__INPUT RECORDS__
● ● ●

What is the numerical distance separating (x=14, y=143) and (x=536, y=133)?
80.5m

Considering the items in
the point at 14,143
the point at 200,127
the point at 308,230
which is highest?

● ● ●

__DIRECTIONS__
Reproduce the data above word for word, including every line.

__SOLUTION TO THIS TASK__
What is the numerical distance separating (x=14, y=143) and (x=536, y=133)?
80.5m

Considering the items in
the point at 14,143
the point at 200,127
the point at 308,230
which is highest?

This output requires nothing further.